Starting with the line that contains "body_size: -45", set down each line through the end of the entries below, exactly and with nothing added.

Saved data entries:
----------

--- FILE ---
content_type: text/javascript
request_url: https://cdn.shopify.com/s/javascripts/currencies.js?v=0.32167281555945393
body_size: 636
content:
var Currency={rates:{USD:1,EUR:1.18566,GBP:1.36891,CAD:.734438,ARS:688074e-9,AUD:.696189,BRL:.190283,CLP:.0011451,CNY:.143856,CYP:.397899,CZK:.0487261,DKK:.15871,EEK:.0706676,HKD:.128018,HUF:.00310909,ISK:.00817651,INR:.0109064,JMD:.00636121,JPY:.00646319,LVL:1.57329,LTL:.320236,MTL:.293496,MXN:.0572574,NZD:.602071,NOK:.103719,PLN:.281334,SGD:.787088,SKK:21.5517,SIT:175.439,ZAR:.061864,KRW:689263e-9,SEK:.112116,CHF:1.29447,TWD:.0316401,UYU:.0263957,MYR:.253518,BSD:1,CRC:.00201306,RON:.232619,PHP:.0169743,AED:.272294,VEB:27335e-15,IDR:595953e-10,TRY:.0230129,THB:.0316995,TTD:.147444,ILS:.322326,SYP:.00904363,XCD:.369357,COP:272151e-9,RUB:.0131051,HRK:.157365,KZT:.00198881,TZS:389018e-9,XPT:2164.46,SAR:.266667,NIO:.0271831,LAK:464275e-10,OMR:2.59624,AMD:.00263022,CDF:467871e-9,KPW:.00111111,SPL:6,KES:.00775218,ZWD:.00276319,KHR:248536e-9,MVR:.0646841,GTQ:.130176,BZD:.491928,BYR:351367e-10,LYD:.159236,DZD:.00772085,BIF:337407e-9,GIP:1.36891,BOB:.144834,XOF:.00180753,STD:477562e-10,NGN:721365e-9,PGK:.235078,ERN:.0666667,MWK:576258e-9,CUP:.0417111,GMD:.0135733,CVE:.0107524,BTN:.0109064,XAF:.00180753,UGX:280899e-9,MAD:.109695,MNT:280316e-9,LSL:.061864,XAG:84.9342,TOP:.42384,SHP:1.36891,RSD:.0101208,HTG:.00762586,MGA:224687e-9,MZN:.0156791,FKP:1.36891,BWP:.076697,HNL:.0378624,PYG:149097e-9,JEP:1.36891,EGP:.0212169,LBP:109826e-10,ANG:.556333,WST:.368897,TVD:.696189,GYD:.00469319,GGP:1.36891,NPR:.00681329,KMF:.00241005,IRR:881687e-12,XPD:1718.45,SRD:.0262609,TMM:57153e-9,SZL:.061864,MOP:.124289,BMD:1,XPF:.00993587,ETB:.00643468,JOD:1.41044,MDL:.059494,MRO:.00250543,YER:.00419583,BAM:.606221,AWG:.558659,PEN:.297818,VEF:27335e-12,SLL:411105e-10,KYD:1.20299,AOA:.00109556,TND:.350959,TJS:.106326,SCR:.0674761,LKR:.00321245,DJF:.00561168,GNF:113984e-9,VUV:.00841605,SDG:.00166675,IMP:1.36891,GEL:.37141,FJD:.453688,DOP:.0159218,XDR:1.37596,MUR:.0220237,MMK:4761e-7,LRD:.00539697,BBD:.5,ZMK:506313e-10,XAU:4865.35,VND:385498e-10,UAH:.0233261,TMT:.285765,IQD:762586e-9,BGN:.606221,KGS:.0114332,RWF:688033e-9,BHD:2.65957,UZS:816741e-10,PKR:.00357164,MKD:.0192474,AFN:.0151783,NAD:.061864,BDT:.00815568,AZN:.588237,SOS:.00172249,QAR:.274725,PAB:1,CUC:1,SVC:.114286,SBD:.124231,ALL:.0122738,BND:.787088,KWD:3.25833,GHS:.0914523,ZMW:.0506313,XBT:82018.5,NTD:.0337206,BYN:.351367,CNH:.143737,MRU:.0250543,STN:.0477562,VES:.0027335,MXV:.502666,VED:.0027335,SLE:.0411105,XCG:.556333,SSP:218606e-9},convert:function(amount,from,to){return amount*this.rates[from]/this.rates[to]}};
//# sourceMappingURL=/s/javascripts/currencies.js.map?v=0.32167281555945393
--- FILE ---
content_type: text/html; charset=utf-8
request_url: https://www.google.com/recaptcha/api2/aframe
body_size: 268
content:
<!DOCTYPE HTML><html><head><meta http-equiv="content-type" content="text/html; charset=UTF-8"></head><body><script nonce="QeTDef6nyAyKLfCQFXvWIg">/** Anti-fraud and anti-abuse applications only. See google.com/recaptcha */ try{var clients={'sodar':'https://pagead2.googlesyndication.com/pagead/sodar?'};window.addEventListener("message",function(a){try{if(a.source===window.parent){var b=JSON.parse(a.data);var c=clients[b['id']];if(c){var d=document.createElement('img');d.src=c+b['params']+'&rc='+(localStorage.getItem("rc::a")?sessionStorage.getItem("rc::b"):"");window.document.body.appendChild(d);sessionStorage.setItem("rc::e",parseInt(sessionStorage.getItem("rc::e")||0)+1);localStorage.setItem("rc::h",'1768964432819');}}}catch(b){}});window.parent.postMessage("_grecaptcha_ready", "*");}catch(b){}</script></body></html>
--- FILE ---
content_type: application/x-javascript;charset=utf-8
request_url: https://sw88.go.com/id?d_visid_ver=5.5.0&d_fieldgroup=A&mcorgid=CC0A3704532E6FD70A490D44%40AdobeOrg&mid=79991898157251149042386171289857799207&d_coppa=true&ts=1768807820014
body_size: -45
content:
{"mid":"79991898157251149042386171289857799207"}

----------

* _EXERCISE ANSWER_
body_size: -45
content:
{"mid":"79991898157251149042386171289857799207"}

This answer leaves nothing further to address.